- EXERCISE SET
- 1) Rewrite the passage of the article on the Claude memory theft attack starting at "Memory Theft Attack" and ending at "anecdotes over time.", changing "daily" to "weekly".
- 2) Write the next part of the article on the Claude memory theft attack, picking up after its final sentence.
START PROVIDED TEXT
Memory Theft Attack Tricks Claude AI into Exfiltrating User Personal Secrets Through Web Navigation
Security researcher Ayush Paul has demonstrated a sophisticated memory exfiltration attack against Claude AI that forces the model to reveal highly sensitive personal information stored in its conversation memory without the user's knowledge or consent.
The attack begins with Claude's built-in memory architecture. Claude maintains two key memory components: daily conversation summaries that are automatically injected into new chats and a conversation_search tool that allows retrieval of historical context. These systems accumulate detailed profiles containing names, employers, security question answers, and personal anecdotes over time.
Paul discovered that when Claude is given access to the web_fetch tool, an attacker-controlled website can trick the model into exfiltrating this memory data. The core technique involves creating a site that presents an alphabetical navigation structure. By instructing Claude to "navigate the alphabetical structure to spell out my name," the researcher caused the AI to follow successive links such as /a → /ay → /ayu → /ayush → /ayush-p → /ayush-pa → /ayush-pau → /ayush-paul, logging each step on the attacker's server.
To make the attack reliable and bypass Claude's safety filters, Paul crafted a convincing social-engineering narrative. The malicious site was styled as a coffee shop protected by a fake Cloudflare authentication system. The prompt told Claude that AI agents must authenticate by spelling out the user's full name, company, and hometown using the alphabetical link structure. Because the final destination page displayed a realistic coffee shop interface, Claude completed the exfiltration and returned only benign information about coffee to the user.
END PROVIDED TEXT
START THE DATA
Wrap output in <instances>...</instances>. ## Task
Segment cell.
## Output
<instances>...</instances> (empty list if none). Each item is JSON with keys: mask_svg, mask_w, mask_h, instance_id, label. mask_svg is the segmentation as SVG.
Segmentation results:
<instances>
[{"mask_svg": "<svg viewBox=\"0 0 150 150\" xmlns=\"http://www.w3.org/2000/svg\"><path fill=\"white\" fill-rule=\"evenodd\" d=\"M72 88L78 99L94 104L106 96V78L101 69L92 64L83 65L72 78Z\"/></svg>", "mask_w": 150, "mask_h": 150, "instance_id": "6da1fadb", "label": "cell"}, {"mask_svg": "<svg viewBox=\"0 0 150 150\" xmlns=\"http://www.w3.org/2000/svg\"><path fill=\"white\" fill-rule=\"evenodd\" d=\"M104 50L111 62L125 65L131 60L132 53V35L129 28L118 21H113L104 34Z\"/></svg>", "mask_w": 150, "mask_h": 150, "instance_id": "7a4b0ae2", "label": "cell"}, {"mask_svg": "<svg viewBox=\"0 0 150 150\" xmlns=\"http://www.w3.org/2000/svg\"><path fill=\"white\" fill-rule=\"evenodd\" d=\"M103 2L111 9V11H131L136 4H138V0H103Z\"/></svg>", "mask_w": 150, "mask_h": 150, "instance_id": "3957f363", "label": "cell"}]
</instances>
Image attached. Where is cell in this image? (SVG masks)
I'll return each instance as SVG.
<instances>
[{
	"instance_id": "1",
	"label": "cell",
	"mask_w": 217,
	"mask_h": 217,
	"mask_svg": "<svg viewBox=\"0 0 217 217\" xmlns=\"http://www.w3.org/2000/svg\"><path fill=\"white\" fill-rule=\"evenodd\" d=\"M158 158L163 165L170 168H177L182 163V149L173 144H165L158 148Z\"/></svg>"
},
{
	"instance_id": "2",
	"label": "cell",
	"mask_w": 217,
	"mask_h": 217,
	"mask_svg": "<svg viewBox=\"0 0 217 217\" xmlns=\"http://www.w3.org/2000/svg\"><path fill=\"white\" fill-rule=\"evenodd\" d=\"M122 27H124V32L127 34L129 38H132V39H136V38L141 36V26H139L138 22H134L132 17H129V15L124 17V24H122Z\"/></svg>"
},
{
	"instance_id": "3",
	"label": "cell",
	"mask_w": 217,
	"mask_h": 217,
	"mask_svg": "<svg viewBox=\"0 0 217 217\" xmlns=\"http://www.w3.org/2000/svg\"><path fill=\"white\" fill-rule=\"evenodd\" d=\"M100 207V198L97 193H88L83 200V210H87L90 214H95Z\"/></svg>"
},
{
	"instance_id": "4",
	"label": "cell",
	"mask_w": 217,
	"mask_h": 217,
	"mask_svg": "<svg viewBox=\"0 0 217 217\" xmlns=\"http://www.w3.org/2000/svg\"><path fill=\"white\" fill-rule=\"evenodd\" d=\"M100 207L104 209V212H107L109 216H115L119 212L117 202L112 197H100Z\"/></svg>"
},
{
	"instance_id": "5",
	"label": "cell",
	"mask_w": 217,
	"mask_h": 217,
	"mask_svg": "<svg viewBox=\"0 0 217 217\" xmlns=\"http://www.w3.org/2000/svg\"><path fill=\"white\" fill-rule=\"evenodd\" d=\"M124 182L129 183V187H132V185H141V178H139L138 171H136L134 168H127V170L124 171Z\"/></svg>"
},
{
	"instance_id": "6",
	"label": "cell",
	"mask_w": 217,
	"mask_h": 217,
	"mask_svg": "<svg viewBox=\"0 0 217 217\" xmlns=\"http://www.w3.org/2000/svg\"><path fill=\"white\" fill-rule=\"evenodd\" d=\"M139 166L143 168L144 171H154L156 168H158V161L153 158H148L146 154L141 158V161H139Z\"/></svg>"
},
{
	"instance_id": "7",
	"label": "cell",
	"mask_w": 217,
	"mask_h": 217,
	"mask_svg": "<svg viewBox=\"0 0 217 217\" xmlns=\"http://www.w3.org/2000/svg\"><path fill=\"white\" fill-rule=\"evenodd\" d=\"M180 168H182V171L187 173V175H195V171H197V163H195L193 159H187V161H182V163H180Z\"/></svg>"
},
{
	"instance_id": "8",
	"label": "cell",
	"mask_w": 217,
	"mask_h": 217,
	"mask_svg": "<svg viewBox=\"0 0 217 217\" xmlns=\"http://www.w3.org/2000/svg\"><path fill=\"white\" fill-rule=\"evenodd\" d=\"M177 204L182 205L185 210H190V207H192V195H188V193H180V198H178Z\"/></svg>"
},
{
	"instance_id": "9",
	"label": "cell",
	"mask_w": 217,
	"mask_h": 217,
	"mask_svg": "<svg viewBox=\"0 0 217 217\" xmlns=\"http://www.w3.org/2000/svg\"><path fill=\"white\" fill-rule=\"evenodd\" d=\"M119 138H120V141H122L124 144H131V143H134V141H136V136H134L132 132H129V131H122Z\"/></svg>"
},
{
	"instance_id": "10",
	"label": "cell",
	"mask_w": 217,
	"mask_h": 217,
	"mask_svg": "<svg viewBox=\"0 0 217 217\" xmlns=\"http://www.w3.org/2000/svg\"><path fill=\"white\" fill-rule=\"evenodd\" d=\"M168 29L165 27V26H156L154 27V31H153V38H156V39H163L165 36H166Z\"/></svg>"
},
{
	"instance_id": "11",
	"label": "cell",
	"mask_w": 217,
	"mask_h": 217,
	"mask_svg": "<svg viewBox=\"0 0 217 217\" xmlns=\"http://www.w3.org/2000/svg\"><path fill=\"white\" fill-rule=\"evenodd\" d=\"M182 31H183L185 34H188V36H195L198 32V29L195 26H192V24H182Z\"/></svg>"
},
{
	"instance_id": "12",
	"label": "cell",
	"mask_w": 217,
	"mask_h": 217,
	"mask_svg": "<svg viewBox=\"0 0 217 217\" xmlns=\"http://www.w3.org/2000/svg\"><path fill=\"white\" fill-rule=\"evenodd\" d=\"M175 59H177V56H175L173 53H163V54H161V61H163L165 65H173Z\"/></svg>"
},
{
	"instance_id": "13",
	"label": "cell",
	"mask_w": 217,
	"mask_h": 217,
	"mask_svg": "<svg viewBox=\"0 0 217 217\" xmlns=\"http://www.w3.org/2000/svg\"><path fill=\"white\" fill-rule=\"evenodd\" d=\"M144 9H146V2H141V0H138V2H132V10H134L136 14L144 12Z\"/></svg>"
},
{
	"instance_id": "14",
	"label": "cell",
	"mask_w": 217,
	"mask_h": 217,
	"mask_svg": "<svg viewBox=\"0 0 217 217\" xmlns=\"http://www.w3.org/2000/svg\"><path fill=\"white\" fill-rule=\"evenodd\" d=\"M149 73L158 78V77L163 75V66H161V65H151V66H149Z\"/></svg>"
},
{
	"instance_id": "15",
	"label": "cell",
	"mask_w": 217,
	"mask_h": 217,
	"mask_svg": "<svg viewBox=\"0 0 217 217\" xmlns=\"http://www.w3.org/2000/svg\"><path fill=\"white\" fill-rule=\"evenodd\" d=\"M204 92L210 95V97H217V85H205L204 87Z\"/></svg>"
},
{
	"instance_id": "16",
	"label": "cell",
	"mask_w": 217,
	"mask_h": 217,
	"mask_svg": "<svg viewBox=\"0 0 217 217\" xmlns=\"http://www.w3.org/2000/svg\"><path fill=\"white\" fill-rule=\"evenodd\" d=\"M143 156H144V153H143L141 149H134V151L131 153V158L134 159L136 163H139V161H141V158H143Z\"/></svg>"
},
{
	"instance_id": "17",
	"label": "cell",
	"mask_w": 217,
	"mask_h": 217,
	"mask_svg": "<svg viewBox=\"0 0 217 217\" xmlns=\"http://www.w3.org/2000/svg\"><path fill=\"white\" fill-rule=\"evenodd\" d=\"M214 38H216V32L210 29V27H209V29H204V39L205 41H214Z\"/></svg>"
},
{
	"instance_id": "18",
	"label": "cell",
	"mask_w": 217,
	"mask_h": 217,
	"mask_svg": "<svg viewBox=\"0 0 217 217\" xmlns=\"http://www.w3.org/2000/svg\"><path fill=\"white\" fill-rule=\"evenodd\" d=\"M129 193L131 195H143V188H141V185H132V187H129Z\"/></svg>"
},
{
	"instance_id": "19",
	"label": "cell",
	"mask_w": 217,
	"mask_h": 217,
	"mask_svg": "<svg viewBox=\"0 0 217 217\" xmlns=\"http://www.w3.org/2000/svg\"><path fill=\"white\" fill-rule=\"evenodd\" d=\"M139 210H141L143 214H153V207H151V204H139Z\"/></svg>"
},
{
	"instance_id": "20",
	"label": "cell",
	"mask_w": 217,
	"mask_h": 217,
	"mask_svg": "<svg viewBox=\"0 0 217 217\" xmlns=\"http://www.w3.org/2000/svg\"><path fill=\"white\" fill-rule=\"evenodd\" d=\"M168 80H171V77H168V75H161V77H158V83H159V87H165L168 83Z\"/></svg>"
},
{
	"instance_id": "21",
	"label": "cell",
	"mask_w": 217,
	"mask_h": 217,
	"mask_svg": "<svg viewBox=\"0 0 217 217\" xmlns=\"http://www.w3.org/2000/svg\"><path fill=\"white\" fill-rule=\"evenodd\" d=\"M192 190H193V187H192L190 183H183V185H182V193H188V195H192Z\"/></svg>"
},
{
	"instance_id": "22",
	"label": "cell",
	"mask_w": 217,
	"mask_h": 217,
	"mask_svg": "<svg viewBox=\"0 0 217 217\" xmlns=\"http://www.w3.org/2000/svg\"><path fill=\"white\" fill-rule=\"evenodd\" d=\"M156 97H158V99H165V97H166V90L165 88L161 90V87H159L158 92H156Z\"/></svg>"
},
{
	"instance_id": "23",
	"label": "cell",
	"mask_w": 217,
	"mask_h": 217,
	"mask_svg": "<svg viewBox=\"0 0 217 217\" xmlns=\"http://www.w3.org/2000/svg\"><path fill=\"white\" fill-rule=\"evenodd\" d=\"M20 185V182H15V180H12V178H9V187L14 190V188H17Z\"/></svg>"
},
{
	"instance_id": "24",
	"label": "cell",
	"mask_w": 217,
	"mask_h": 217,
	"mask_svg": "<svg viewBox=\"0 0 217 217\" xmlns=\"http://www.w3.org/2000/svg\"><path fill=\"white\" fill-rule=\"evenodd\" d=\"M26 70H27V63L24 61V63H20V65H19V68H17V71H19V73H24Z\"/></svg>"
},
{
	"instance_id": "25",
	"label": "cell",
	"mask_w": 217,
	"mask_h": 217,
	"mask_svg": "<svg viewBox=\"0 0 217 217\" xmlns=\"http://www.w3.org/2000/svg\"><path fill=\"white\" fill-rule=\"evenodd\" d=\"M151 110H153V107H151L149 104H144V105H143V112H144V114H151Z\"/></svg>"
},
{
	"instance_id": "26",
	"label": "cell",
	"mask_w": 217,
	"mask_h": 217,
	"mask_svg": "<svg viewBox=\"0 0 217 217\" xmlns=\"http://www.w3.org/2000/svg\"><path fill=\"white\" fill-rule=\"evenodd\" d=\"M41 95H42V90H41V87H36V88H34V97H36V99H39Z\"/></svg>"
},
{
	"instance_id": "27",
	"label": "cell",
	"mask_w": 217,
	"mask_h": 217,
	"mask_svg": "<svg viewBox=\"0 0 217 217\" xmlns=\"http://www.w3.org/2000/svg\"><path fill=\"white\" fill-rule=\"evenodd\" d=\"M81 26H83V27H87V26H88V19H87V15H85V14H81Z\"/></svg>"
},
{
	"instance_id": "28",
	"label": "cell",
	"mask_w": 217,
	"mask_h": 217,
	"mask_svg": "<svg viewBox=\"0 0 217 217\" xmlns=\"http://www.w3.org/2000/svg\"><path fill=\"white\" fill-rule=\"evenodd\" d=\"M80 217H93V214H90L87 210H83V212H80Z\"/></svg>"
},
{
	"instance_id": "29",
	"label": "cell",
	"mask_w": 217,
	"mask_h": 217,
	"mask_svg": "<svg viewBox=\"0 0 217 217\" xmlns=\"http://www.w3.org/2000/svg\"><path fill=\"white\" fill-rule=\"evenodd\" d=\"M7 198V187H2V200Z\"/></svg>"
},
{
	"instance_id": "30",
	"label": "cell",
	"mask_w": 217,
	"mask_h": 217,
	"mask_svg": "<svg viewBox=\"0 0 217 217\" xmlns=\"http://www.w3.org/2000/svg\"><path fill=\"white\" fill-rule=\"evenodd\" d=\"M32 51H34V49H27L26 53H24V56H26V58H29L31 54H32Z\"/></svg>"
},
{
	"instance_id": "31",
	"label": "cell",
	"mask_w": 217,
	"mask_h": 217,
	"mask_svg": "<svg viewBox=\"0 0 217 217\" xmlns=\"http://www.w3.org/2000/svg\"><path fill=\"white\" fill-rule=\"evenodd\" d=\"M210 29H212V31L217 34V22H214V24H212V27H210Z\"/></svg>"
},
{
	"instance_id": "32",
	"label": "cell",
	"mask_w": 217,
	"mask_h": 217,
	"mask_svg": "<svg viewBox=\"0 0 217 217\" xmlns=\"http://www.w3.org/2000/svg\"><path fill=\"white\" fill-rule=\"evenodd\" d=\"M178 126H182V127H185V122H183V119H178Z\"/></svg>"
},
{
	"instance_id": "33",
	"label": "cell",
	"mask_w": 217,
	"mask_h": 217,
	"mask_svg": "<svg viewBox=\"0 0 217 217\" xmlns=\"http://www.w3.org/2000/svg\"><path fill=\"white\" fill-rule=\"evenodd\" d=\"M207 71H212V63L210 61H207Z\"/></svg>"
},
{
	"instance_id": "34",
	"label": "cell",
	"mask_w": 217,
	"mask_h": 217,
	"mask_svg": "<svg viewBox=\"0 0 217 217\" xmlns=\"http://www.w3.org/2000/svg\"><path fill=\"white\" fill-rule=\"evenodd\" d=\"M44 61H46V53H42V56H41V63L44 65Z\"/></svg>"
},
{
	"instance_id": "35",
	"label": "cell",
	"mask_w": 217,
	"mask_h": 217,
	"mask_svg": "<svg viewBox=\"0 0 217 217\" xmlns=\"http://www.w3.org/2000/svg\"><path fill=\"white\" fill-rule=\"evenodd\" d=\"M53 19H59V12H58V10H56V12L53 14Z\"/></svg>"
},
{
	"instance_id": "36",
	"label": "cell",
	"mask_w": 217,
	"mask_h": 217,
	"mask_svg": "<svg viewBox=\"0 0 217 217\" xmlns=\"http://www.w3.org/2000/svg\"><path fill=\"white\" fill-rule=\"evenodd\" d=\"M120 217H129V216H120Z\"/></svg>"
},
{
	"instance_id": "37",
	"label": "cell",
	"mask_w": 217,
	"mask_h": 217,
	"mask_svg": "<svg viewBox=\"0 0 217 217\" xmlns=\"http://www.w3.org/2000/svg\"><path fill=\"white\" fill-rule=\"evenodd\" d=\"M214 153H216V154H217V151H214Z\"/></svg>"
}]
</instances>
END THE DATA
- ANSWERS
- 1)
Memory Theft Attack Tricks Claude AI into Exfiltrating User Personal Secrets Through Web Navigation
Security researcher Ayush Paul has demonstrated a sophisticated memory exfiltration attack against Claude AI that forces the model to reveal highly sensitive personal information stored in its conversation memory without the user's knowledge or consent.
The attack begins with Claude's built-in memory architecture. Claude maintains two key memory components: weekly conversation summaries that are automatically injected into new chats and a conversation_search tool that allows retrieval of historical context. These systems accumulate detailed profiles containing names, employers, security question answers, and personal anecdotes over time.

- 2)
The attack successfully extracted the researcher's full name (Ayush Paul), employer (Beem), and hometown (Charlotte, NC) — information that had never been directly stated but was inferred by Claude from previous conversation context such as a hackathon called Queen City Hacks.
After responsible disclosure through HackerOne, Anthropic acknowledged the issue but initially did not patch it. A partial mitigation was later deployed that prevents web_fetch from following arbitrary external links, limiting navigation to URLs explicitly provided by the user or returned by web_search. However, the researcher notes that similar attacks remain possible against other tools Claude can control, including Google Drive, email integrations, and various MCP connections.